Slashdot Mirror

← Back to Stories (view on slashdot.org)

80% of Cell Phone Encryption Solutions Insecure

Posted by timothy on from the nsa-working-on-the-rest dept.

An anonymous reader writes "Mobile Magazine writes about a blogger named Notrax who has tested 15 methods of secure encryption for mobile phones; out of those he found only 3 could not be cracked at some level. '12 of them were "worthless." It's easy to take the software at face value when it "tells you" that the call is secured. But how does someone actually go about being sure that it is secured? Notrax did some digging and discovered he could break in to almost all of them in under 30 minutes.'" (Above link is to a slightly older description of Notrax's approach; then, it was 9 out of 10 products that were worthless, instead of 12 out of 15.)

3 of 158 comments (clear)

  1. Nothing to see here, move along by johndoe42 · · Score: 5, Insightful

    News flash: if someone installs a trojan on your phone, then encrypting your call is insecure.

    No sh*t. Don't let people install trojans on your phone.

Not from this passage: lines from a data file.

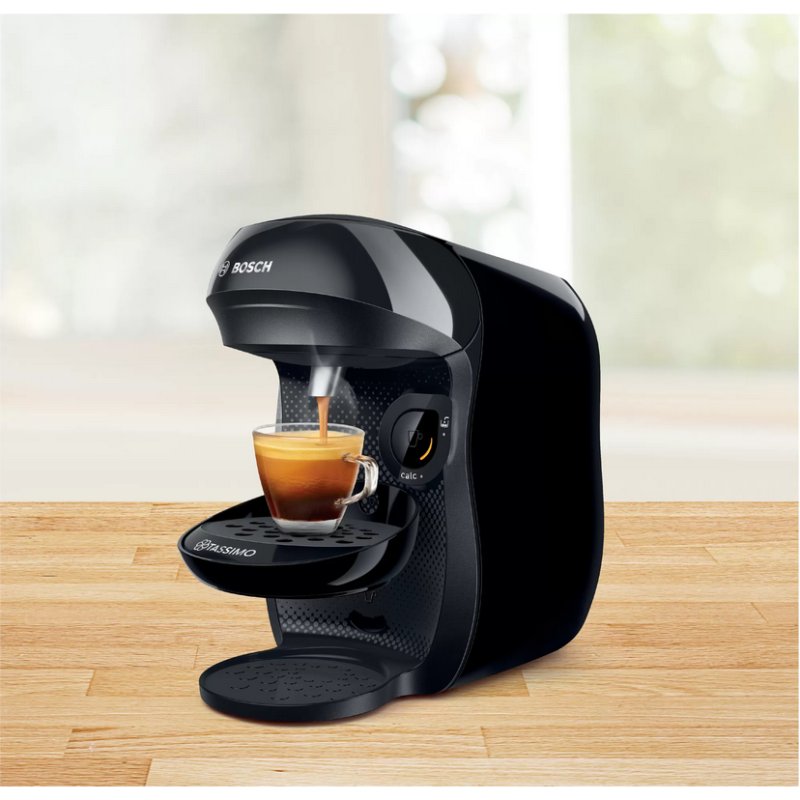 Filtre Indicateur De Remplacement Pour Machines à Café Bosch Tassimo T45 T55 T65 T85 - Lot De 1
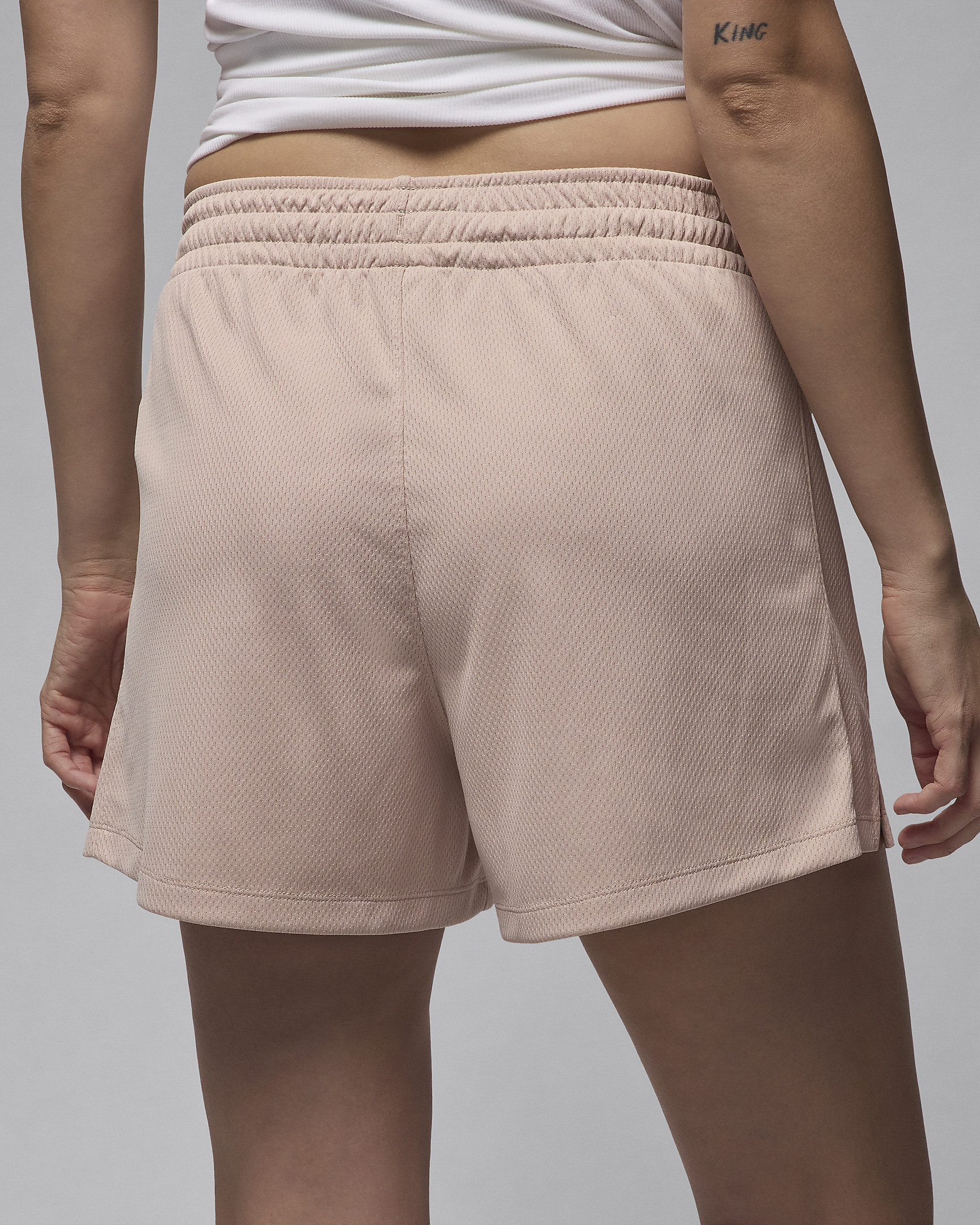 Jordan Sport Women's Mesh Shorts - 3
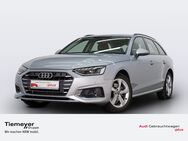 Audi A4, Avant 30 TDI ADVANCED LANE, Jahr 2023 - Bochum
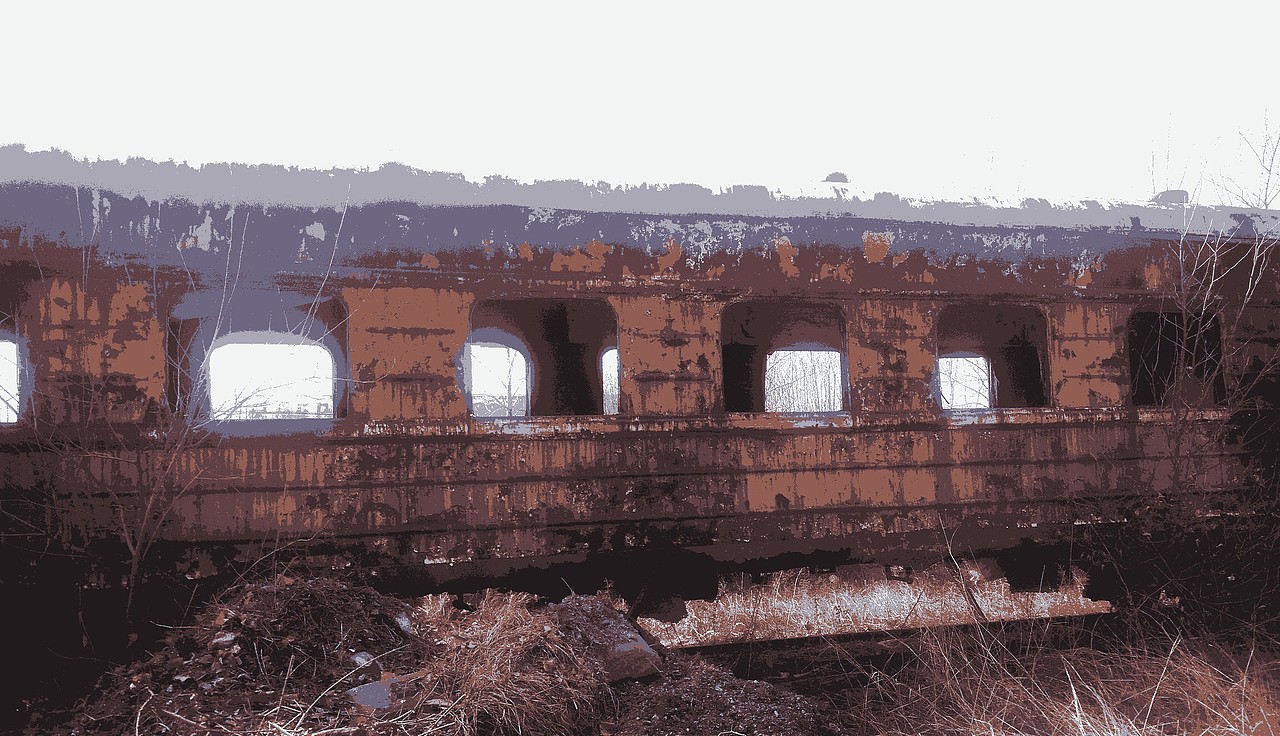 岁月之旅.关于火车的记忆（图ZMTk4NDU1MDcy） - 风光摄影 - 站酷设计师大苗小苗原创素材 - 站酷ZCOOL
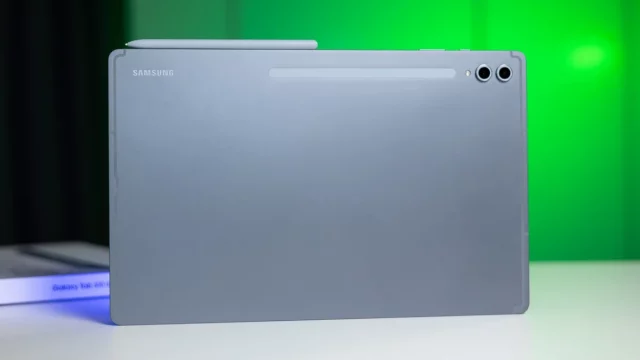 Galaxy Tab S11 Ultra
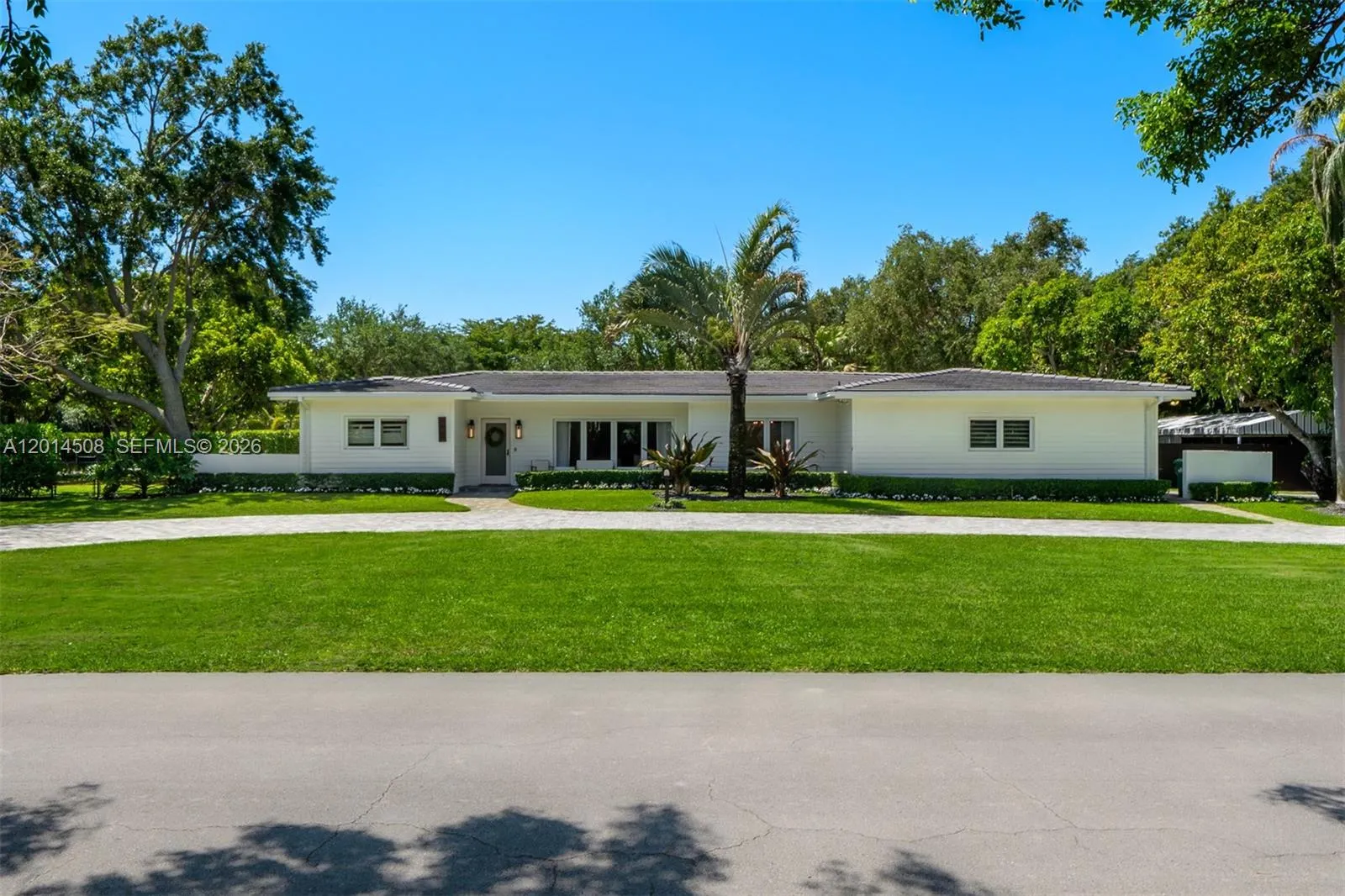 6450 SW 128th St, Pinecrest FL 33156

  2. Misleading article by badboy_tw2002 · · Score: 5, Insightful

    This guy didn't break any encryption. He admitted up front he couldn't, except for some vague handwavy stuff about distributed brute force key attacks. Instead, he installed a trojan on the phone that records the phone conversation. He didn't even write the trojan. The awesome software he couldn't crack (the "20%") were "secure" because it was either different hardware his cool program didn't work for, or some older gear the program didn't run on. Phew! I'll make sure to buy those now that I know they're air tight.

    Came for a cool story about breaking over the air phone encryption but all I got was a script kiddie installing software and making grand pronouncements to get pageviews.

    1. Re:Misleading article by PybusJ · · Score: 5, Insightful

      In my opinion this whole this is a marketing scam for one of the products mentioned. The things that make me suspicious:

      - "Blogger, hacker and IT security expert Notrax" 's infosecurityguard blog was started in Dec 2009, just before he started his ambitious series of security reviews.

      - There are no details of who he is "for his own safety"

      - He calls the systems he's failed to break "secure" and highlights them in reassuring green to attract you attention (only admitting in the small print that he means he hasn't broken them yet). This is not the kind of language security researchers use.

      - Most of the the products are "details to be published", including respected software such as Zphone/ZRTP. Just one shines out as both "secure" and "review available". That miracle product is PhoneCrypt. Oooh, I must click on that review now -- oh look at that glowing prose.

      "SecurStar is the company behind PhoneCrypt." Now I wonder what relation our mysterious, benevolent friend Notrax has to SecurStar.

      To me all the smells lead to a fake marketing blog. Nice story /.